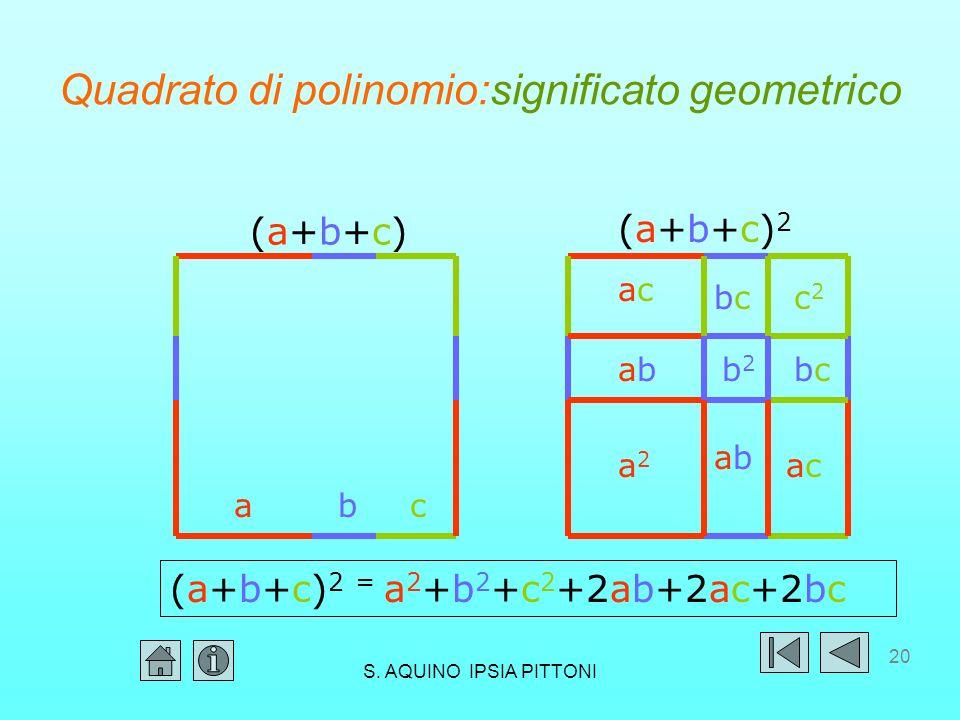 Quadrato di polinomio:significato geometrico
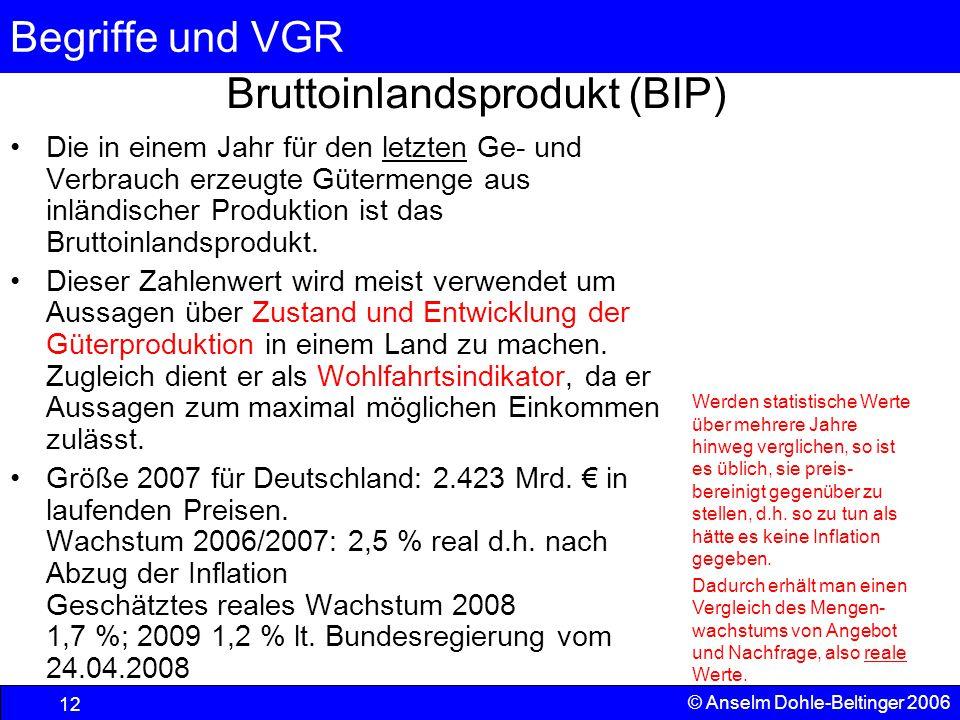 Begriffe und VGR 12 © Anselm Dohle-Beltinger 2006 Bruttoinlandsprodukt (BIP) Werden statistische Werte über mehrere Jahre hinweg verglichen, so ist es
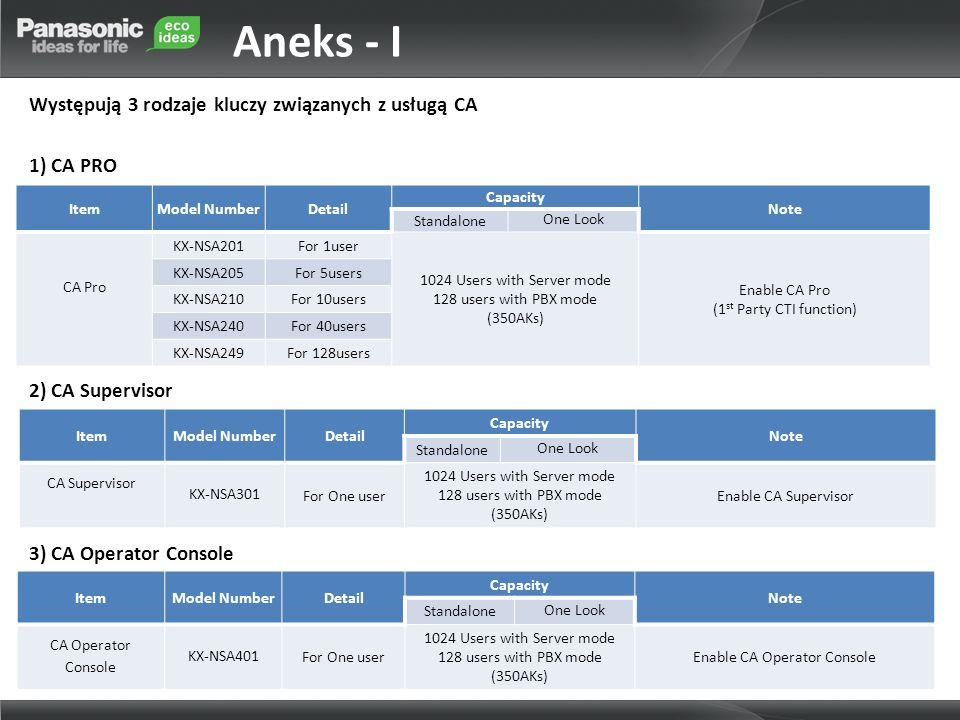 Aneks - I Występują 3 rodzaje kluczy związanych z usługą CA 1) CA PRO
* * * * *
Work instruction =
Except for the pictures, the whole listing above should be transcribed exactly.

Written solution =
 Quadrato di polinomio:significato geometrico
 Begriffe und VGR 12 © Anselm Dohle-Beltinger 2006 Bruttoinlandsprodukt (BIP) Werden statistische Werte über mehrere Jahre hinweg verglichen, so ist es
 Aneks - I Występują 3 rodzaje kluczy związanych z usługą CA 1) CA PRO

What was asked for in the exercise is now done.